Turkey holds sovereign authority and derives both revenue and diplomatic leverage from its gatekeeper position, a dynamic Ankara has deployed carefully throughout the Ukraine conflict and NATO negotiations. Russia's Black Sea Fleet and its commercial oil and grain exports depend structurally on Montreux passage rights, binding Moscow in its bilateral dealings with Ankara. Ukraine's grain exports route through the same corridor, making the convention's functioning a live economic variable in the ongoing conflict.
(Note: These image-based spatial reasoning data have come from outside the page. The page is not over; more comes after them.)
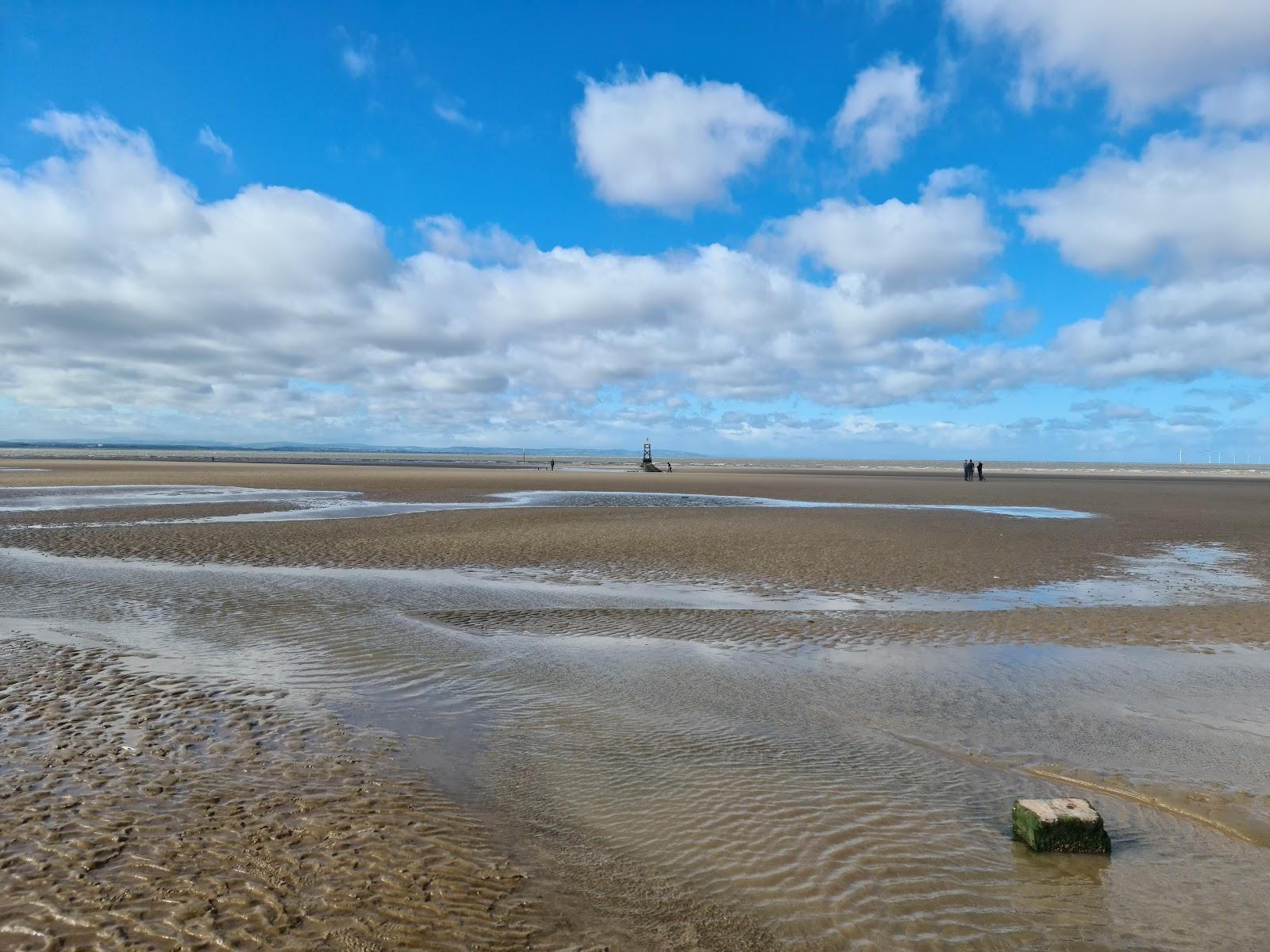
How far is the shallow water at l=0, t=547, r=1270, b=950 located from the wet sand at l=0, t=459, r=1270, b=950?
0.11 ft

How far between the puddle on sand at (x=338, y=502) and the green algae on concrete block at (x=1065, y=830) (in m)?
25.3

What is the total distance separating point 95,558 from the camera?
17.5 m

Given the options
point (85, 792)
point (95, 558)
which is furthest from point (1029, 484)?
point (85, 792)

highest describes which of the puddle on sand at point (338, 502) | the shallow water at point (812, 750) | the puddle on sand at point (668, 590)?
the puddle on sand at point (338, 502)

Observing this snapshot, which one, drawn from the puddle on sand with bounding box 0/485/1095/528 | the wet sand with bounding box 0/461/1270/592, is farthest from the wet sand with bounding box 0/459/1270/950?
the puddle on sand with bounding box 0/485/1095/528

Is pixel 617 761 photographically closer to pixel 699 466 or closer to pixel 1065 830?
pixel 1065 830

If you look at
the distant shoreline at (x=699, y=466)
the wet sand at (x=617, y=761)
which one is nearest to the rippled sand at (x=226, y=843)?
the wet sand at (x=617, y=761)

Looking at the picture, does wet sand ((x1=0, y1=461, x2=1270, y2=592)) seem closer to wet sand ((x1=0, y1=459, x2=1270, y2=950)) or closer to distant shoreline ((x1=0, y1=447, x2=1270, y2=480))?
wet sand ((x1=0, y1=459, x2=1270, y2=950))

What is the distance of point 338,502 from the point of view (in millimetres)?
34656

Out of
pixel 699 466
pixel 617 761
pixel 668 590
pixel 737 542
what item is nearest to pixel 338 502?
pixel 737 542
NATO allies cannot freely rotate unrestricted warship tonnage into the Black Sea under Montreux tonnage limits, a constraint that became operationally significant in 2022. Bulgaria and Romania, as Black Sea NATO states, have a direct economic and security stake in the regime's stability.

What to watch

  • Whether Canal Istanbul advances to a stage that forces a legal determination about Montreux applicability and triggers a renegotiation of the convention.
  • Annual fee indexation trajectory and whether BIMCO and INTERCARGO succeed in prompting a formal convention review.
  • Russia's diplomatic posture on the convention if warship restrictions or cumulative fees become economically unsustainable for Black Sea export economics.
  • Ukrainian grain export volumes through the straits, a real-time indicator of how the convention functions under active wartime conditions.